**Assignment**
Transcribe each entry exactly as it appears, leaving out any picture it holds.

**Provided information**
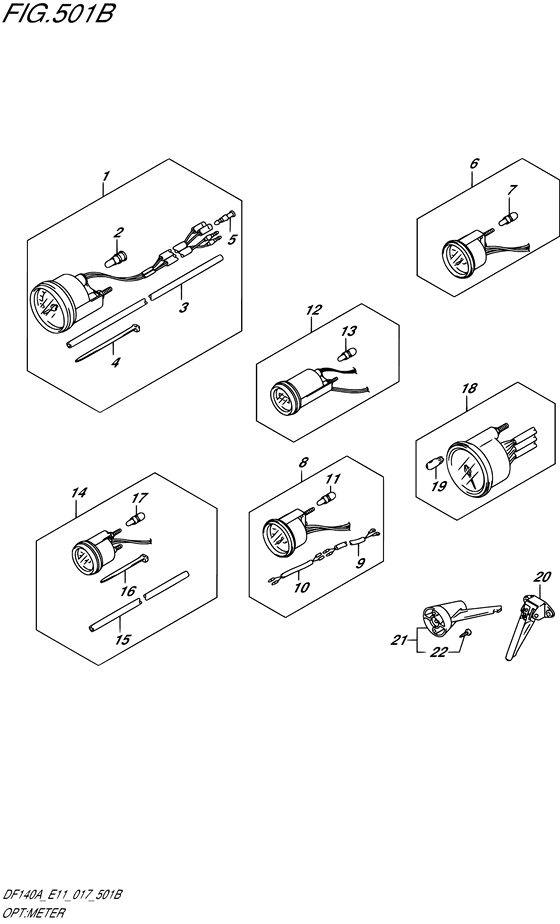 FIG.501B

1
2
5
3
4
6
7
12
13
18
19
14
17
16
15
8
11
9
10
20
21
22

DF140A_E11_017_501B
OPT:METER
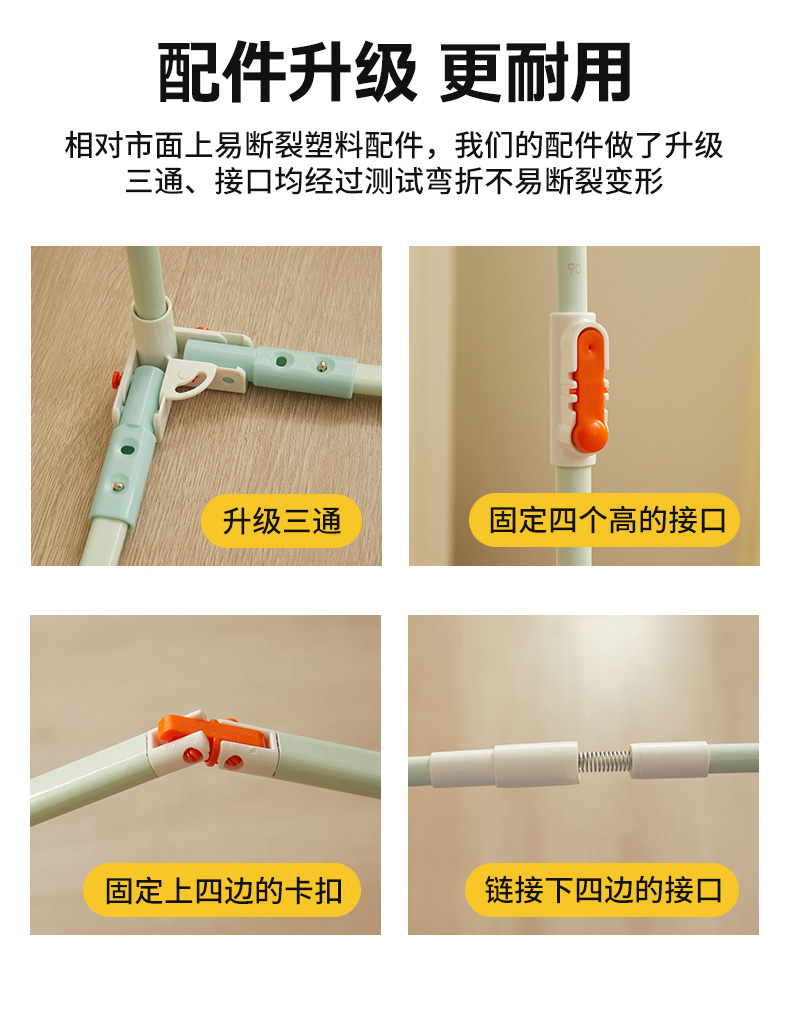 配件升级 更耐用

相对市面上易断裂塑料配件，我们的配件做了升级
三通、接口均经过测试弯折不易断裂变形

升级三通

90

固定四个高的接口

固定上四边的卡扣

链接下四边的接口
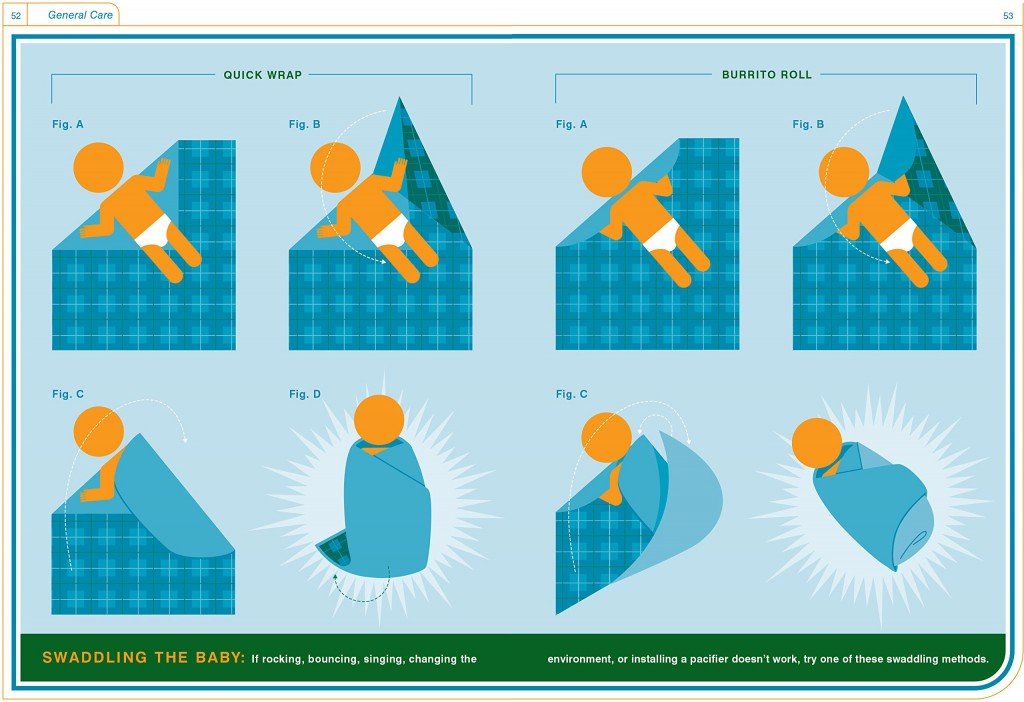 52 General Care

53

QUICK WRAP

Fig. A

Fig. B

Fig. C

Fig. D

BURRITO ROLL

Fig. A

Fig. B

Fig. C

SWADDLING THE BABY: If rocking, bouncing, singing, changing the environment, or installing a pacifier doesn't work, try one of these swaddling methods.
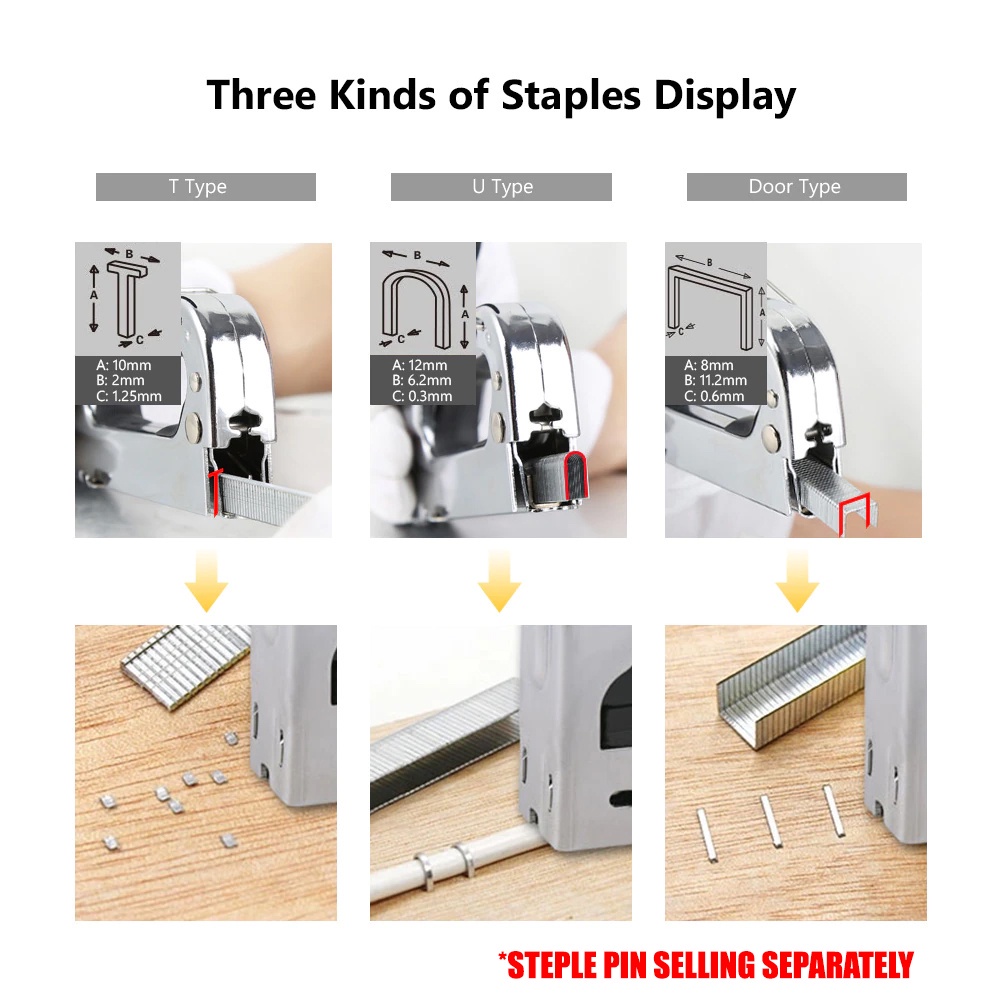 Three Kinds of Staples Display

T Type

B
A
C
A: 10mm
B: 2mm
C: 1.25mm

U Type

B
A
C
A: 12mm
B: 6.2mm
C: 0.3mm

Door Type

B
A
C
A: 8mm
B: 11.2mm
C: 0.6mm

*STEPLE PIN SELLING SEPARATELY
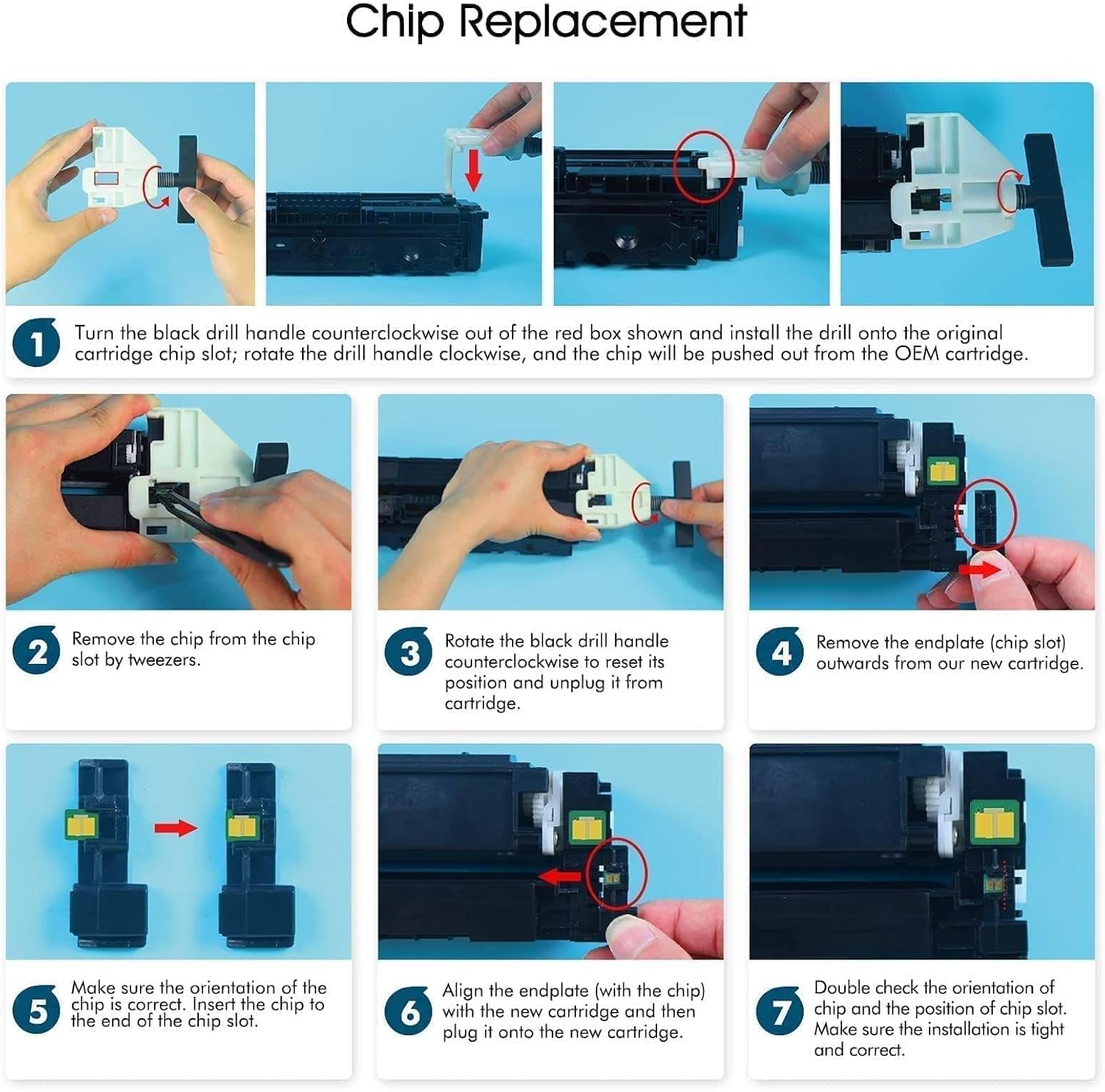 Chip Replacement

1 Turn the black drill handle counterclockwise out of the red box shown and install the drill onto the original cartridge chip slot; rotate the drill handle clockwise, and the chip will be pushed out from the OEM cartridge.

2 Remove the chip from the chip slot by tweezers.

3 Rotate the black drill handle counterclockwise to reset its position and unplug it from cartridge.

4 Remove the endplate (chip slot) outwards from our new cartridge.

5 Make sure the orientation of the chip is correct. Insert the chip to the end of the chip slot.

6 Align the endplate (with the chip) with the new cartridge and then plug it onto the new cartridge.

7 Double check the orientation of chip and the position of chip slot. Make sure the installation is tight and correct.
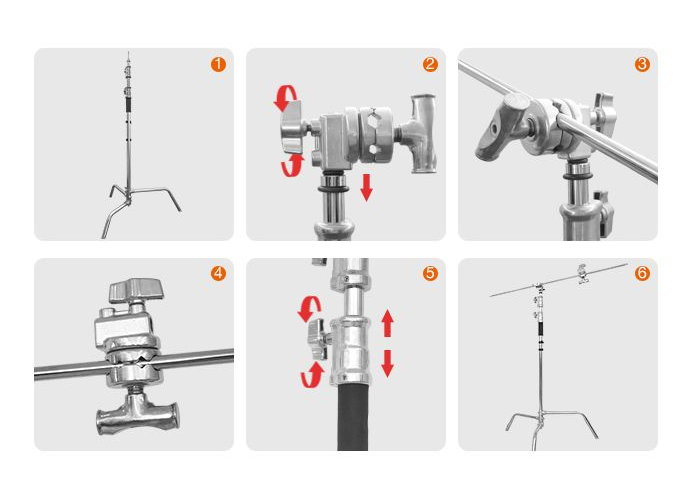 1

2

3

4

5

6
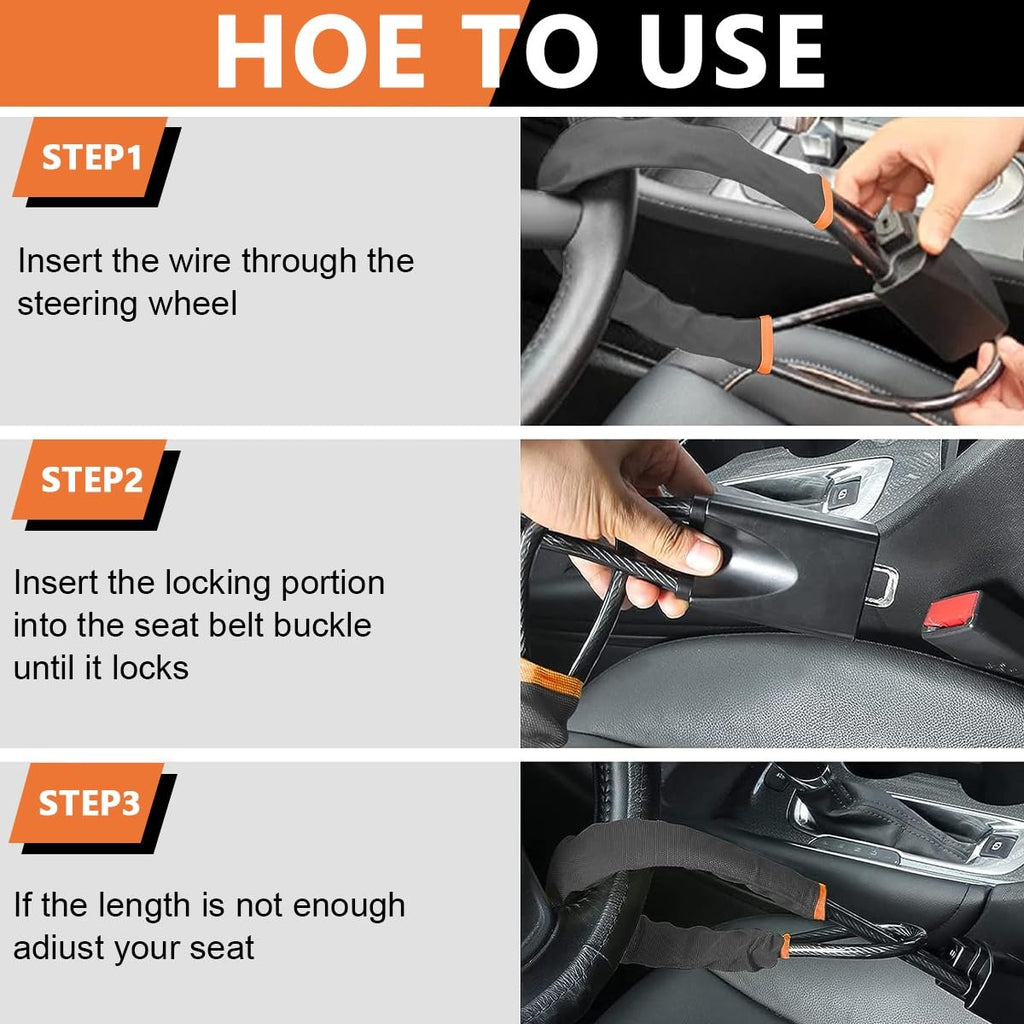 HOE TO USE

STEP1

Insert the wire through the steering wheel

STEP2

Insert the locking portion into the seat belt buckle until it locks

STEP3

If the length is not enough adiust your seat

**The answer**
 FIG.501B

1
2
5
3
4
6
7
12
13
18
19
14
17
16
15
8
11
9
10
20
21
22

DF140A_E11_017_501B
OPT:METER
 配件升级 更耐用

相对市面上易断裂塑料配件，我们的配件做了升级
三通、接口均经过测试弯折不易断裂变形

升级三通

90

固定四个高的接口

固定上四边的卡扣

链接下四边的接口
 52 General Care

53

QUICK WRAP

Fig. A

Fig. B

Fig. C

Fig. D

BURRITO ROLL

Fig. A

Fig. B

Fig. C

SWADDLING THE BABY: If rocking, bouncing, singing, changing the environment, or installing a pacifier doesn't work, try one of these swaddling methods.
 Three Kinds of Staples Display

T Type

B
A
C
A: 10mm
B: 2mm
C: 1.25mm

U Type

B
A
C
A: 12mm
B: 6.2mm
C: 0.3mm

Door Type

B
A
C
A: 8mm
B: 11.2mm
C: 0.6mm

*STEPLE PIN SELLING SEPARATELY
 Chip Replacement

1 Turn the black drill handle counterclockwise out of the red box shown and install the drill onto the original cartridge chip slot; rotate the drill handle clockwise, and the chip will be pushed out from the OEM cartridge.

2 Remove the chip from the chip slot by tweezers.

3 Rotate the black drill handle counterclockwise to reset its position and unplug it from cartridge.

4 Remove the endplate (chip slot) outwards from our new cartridge.

5 Make sure the orientation of the chip is correct. Insert the chip to the end of the chip slot.

6 Align the endplate (with the chip) with the new cartridge and then plug it onto the new cartridge.

7 Double check the orientation of chip and the position of chip slot. Make sure the installation is tight and correct.
 1

2

3

4

5

6
 HOE TO USE

STEP1

Insert the wire through the steering wheel

STEP2

Insert the locking portion into the seat belt buckle until it locks

STEP3

If the length is not enough adiust your seat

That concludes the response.